Data records
↓

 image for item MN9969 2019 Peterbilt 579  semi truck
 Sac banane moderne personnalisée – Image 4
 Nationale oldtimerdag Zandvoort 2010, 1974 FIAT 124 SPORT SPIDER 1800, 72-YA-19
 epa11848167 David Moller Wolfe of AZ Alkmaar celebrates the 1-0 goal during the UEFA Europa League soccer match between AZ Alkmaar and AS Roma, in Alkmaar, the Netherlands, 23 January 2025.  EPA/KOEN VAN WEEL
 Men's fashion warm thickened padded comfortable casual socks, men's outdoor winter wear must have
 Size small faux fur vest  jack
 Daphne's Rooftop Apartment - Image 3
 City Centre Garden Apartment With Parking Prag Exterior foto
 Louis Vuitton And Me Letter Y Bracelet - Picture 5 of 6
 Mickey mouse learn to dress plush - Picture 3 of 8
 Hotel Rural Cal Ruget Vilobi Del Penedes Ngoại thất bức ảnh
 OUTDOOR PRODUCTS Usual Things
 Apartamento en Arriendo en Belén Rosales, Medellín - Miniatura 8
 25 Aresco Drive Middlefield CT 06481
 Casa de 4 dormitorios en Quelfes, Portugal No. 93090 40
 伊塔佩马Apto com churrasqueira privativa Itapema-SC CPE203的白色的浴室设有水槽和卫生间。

↑

Task objective :: All records must be transcribed exactly, with none left out.

The completed task ::
 image for item MN9969 2019 Peterbilt 579  semi truck
 Sac banane moderne personnalisée – Image 4
 Nationale oldtimerdag Zandvoort 2010, 1974 FIAT 124 SPORT SPIDER 1800, 72-YA-19
 epa11848167 David Moller Wolfe of AZ Alkmaar celebrates the 1-0 goal during the UEFA Europa League soccer match between AZ Alkmaar and AS Roma, in Alkmaar, the Netherlands, 23 January 2025.  EPA/KOEN VAN WEEL
 Men's fashion warm thickened padded comfortable casual socks, men's outdoor winter wear must have
 Size small faux fur vest  jack
 Daphne's Rooftop Apartment - Image 3
 City Centre Garden Apartment With Parking Prag Exterior foto
 Louis Vuitton And Me Letter Y Bracelet - Picture 5 of 6
 Mickey mouse learn to dress plush - Picture 3 of 8
 Hotel Rural Cal Ruget Vilobi Del Penedes Ngoại thất bức ảnh
 OUTDOOR PRODUCTS Usual Things
 Apartamento en Arriendo en Belén Rosales, Medellín - Miniatura 8
 25 Aresco Drive Middlefield CT 06481
 Casa de 4 dormitorios en Quelfes, Portugal No. 93090 40
 伊塔佩马Apto com churrasqueira privativa Itapema-SC CPE203的白色的浴室设有水槽和卫生间。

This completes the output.